La paralysie, mi-avril 2026, des systèmes de la Corporate Affairs Commission (CAC) au Nigeria n’est pas un simple incident informatique : c’est un choc pour l’ossature administrative de l’économie. La CAC, qui gère le registre des entreprises et une partie des démarches de création, de mise à jour et de vérification des entités, a reconnu une intrusion et a déclenché une enquête, avec l’appui d’organismes publics spécialisés.

Dans un pays où la numérisation des services publics est présentée comme un levier de modernisation, l’attaque souligne une vérité moins confortable : la transformation digitale accroît aussi la surface d’exposition.

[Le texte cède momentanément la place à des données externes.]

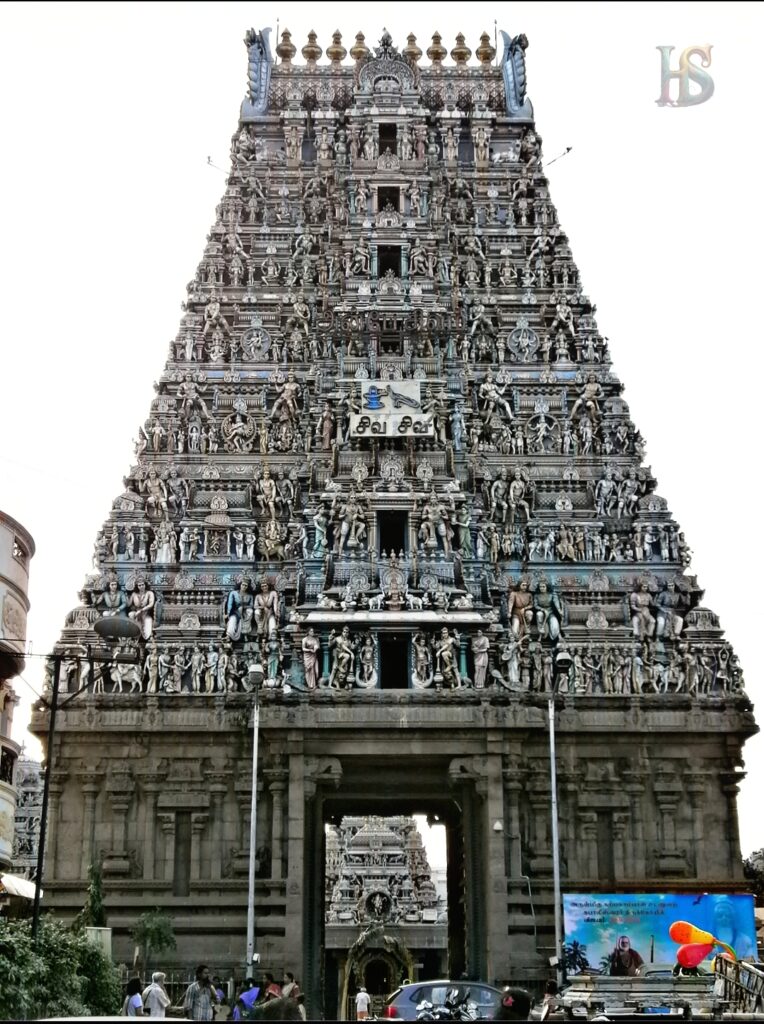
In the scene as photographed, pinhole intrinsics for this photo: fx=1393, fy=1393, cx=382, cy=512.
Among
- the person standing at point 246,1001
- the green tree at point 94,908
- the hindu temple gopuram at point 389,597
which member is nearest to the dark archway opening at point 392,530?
the hindu temple gopuram at point 389,597

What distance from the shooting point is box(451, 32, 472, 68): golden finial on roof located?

Le registre des entreprises est une infrastructure de confiance. Il ne sert pas uniquement à immatriculer des sociétés : il permet de prouver l’existence légale d’une structure, d’identifier des dirigeants, de sécuriser des transactions commerciales, de faciliter l’accès au crédit, et de soutenir les contrôles de conformité. Quand ce système s’arrête, ce sont des milliers d’acteurs qui ralentissent : entrepreneurs incapables de finaliser une création, cabinets juridiques et comptables bloqués, partenaires qui ne peuvent plus vérifier des informations, et même administrations qui s’appuient sur ces données pour d’autres processus. Une cyberattaque sur la CAC touche donc directement la fluidité des affaires.

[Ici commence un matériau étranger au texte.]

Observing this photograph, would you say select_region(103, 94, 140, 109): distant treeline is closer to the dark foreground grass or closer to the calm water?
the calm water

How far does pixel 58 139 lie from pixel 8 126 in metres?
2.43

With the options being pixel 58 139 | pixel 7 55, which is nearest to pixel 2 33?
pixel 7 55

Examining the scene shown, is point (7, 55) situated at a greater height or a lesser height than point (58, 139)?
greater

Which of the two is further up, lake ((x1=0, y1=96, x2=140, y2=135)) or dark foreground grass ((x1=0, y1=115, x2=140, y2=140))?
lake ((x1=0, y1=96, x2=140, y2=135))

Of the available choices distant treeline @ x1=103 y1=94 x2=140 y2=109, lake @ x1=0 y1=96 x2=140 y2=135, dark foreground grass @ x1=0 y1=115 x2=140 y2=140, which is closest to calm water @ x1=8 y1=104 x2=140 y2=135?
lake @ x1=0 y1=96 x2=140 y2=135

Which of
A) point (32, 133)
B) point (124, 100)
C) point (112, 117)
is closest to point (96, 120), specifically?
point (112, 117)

L’enjeu le plus sensible reste toutefois celui des données. Un registre d’entreprises peut contenir des documents d’identification, des adresses, des statuts, des informations de gouvernance ou des pièces justificatives. Même lorsque les autorités évoquent un impact « limité » ou un accès « à certaines parties » des systèmes, la perception du risque suffit à déclencher une onde de méfiance.

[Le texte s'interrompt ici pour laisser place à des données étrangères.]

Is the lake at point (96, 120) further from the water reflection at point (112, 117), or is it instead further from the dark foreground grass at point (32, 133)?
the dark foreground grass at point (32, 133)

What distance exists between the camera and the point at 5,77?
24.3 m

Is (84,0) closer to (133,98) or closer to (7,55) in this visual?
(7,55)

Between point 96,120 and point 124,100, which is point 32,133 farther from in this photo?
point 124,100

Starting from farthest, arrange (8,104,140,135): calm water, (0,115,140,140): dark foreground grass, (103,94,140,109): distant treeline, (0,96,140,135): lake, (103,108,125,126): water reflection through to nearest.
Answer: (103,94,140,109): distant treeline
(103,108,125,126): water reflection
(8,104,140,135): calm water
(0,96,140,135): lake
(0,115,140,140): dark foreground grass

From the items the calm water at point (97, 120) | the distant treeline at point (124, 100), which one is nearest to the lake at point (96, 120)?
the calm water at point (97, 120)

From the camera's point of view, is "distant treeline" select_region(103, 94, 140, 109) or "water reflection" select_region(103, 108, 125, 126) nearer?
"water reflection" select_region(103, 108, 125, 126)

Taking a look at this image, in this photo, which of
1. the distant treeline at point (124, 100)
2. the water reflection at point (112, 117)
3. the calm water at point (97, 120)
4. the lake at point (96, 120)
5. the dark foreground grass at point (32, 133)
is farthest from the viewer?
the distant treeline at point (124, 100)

« Le Nigéria a considérablement accéléré le développement de ses services numériques, notamment depuis la fin des années 2010, mais la cybersécurité peine à suivre le rythme. La CAC elle-même a fortement encouragé l’immatriculation en ligne et le dépôt de documents numériques ces dernières années, rendant sa plateforme plus attractive mais aussi plus vulnérable aux attaques », note le site Techpoint Africa.

Un révélateur des fragilités de la gouvernance numérique

Cette attaque relance une question structurelle : la cybersécurité est-elle considérée comme une dépense technique, ou comme une fonction régalienne au même titre que la sécurité physique ? Beaucoup d’administrations, au Nigeria comme ailleurs, ont accéléré la digitalisation pour gagner en efficacité, réduire la paperasse, et améliorer l’expérience usager. Mais les budgets, les compétences, et les processus de sécurité ne suivent pas toujours au même rythme.

Or, un registre national n’est pas une plateforme ordinaire : il exige une hygiène informatique stricte, une gestion des accès rigoureuse, des audits réguliers, une surveillance continue et, surtout, un plan de réponse à incident testé. Sans cela, une intrusion peut se transformer en crise institutionnelle.